Now, she’ll lead the Honolulu Authority for Rapid Transportation right as the local rail agency tries to find an acceptable solution for that critical utility work to proceed.

HART announced Monday that its board hired Kahikina as the agency’s interim executive director, starting Jan. 1.

Lori Kahikina, Director Dept of Environmental Services City of Honolulu gives press conference about a COVID-19 positive workers that are in quarantine now.

Lori Kahikina, the city’s outgoing director of environmental services, will take over as HART’s interim director. The rail agency has struggled with utility relocation in the same parts of town where Kahikina has helped overhaul the city’s aging sewer system.

Cory Lum/Civil Beat

She’ll replace outgoing executive director, Andrew Robbins, after HART’s board opted not to renew his contract, which expires at the end of the year. Kahikina served on Mayor Kirk Caldwell’s cabinet during his entire eight-year term. She also previously served as director of the city’s Department of Design and Construction.

Kahikina is the first woman to lead HART, as well as the first Native Hawaiian to do so. She said she’ll receive a $275,000 salary as rail’s interim director.

As Environmental Services director she earned $165,560 in 2020, according to the Civil Beat Database of Public Employee Salaries. (Robbins, meanwhile, received a $317,000 salary plus a $55,000 annual housing allowance and a $7,200 transportation allowance as HART director.)

Recently, she was among a group of city department heads who rejected HART’s requests for “variances” along the Dillingham corridor. The rail agency sought approval for utility-relocation designs that would give workers less space within the roadway to make repairs on those lines.

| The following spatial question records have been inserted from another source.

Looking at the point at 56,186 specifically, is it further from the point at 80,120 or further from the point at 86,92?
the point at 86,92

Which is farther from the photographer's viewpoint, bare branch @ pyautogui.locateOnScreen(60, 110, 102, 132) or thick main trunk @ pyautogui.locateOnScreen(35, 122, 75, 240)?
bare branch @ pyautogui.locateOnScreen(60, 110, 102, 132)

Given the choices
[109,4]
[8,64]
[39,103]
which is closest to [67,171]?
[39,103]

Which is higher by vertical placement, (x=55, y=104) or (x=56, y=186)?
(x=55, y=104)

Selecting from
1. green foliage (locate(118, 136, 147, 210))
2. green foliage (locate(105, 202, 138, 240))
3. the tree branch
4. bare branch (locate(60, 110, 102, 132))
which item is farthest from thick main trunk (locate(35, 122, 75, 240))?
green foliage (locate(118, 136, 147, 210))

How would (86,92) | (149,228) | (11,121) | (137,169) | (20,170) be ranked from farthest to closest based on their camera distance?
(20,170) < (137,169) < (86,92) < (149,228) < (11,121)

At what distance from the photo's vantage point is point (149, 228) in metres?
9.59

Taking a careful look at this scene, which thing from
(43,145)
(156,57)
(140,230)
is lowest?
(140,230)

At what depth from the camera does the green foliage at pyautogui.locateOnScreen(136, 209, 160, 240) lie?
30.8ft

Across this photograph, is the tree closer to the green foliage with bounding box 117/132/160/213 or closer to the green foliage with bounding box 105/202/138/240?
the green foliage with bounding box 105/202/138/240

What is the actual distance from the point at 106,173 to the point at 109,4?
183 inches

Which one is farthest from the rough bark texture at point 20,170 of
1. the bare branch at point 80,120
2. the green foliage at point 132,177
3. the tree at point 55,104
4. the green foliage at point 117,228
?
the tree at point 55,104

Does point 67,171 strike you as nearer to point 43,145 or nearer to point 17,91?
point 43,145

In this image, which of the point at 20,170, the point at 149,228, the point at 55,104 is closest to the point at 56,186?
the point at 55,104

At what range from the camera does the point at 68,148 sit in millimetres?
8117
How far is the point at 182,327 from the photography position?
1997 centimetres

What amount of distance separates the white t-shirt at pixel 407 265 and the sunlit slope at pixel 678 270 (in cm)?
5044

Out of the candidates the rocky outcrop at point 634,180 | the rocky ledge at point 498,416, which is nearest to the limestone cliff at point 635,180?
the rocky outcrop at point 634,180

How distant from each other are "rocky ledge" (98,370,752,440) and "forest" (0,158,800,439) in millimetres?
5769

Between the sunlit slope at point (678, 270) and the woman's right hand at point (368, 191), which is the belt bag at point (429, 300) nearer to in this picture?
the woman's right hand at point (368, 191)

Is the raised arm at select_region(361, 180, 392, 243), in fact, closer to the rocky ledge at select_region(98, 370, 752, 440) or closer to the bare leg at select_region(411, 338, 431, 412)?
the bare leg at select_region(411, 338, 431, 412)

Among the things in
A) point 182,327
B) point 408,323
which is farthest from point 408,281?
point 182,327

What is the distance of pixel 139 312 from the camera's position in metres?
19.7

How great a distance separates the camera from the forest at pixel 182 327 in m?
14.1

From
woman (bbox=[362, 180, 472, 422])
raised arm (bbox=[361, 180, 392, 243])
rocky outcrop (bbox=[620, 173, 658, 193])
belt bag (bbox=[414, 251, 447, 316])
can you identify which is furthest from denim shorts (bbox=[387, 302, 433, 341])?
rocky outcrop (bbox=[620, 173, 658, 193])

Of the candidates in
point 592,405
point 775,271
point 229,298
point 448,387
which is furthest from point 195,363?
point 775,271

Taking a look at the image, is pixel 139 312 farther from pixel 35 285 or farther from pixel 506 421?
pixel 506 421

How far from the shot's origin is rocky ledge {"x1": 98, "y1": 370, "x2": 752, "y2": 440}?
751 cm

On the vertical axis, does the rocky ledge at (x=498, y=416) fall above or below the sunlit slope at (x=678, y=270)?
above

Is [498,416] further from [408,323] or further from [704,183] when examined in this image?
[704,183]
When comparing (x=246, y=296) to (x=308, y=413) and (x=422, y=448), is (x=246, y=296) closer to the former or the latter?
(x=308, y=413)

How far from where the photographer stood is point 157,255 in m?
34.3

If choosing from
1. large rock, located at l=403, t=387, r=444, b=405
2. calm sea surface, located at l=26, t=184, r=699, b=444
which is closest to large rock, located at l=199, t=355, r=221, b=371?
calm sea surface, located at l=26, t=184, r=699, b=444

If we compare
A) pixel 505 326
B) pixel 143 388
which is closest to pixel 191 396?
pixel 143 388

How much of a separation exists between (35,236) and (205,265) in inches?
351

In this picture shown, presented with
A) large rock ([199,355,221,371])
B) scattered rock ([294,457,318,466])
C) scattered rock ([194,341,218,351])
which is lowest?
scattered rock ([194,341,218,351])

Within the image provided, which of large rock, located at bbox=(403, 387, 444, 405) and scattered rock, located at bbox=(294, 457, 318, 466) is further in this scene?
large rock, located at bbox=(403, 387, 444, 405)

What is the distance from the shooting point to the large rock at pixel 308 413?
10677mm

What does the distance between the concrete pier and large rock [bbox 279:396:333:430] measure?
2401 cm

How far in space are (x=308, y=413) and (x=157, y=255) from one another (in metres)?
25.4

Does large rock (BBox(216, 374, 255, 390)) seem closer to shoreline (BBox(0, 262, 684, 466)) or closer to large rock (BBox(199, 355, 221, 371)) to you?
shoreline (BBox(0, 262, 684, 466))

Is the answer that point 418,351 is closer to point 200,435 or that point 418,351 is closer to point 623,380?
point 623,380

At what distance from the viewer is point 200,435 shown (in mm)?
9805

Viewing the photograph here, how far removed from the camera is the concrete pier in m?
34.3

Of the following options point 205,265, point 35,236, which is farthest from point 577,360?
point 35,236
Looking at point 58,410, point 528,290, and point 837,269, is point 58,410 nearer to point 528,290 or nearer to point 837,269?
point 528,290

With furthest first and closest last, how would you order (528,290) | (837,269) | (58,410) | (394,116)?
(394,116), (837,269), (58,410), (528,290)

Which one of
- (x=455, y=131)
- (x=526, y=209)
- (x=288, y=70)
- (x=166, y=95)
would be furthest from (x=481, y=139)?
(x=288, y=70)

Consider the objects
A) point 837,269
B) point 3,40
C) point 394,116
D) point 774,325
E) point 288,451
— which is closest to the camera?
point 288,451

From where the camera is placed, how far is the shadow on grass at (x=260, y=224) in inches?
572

In her recent testimony on the matter before the City Council, Kahikina said that HART needs to work on its relationships with other agencies and utility companies in order for those challenging relocations to succeed.

She echoed that in an interview Monday. 

“What I’m hoping to do, because I have a good relationship with the city agencies, I’m hoping to use that benefit with HART,” Kahikina said. “We need to rebuild trust in this project.”

She added that her work involving the roadways surrounding rail’s future corridor, including the relocation of wet and dry utilities, would likely be her greatest strength at HART. Her yearlong contract coincides with the time rail officials are expected to work on acceptable utility designs along Dillingham.

“I openly admit I don’t have transportation experience” and will have to rely on others for help there, Kahikina said Monday. “But as far as construction … our projects were on time and on-budget (at Environmental Services). I’m thinking that’s the type of expertise I can bring.”

“I would love to stay on permanently but I believe I would need to prove myself. I fully understand and agree with the one-year interim” period, she added.

“It has to go to Ala Moana,” Kahikina said of the end-point of the full 20-mile rail transit line. “We’re obligated to go all the way there.”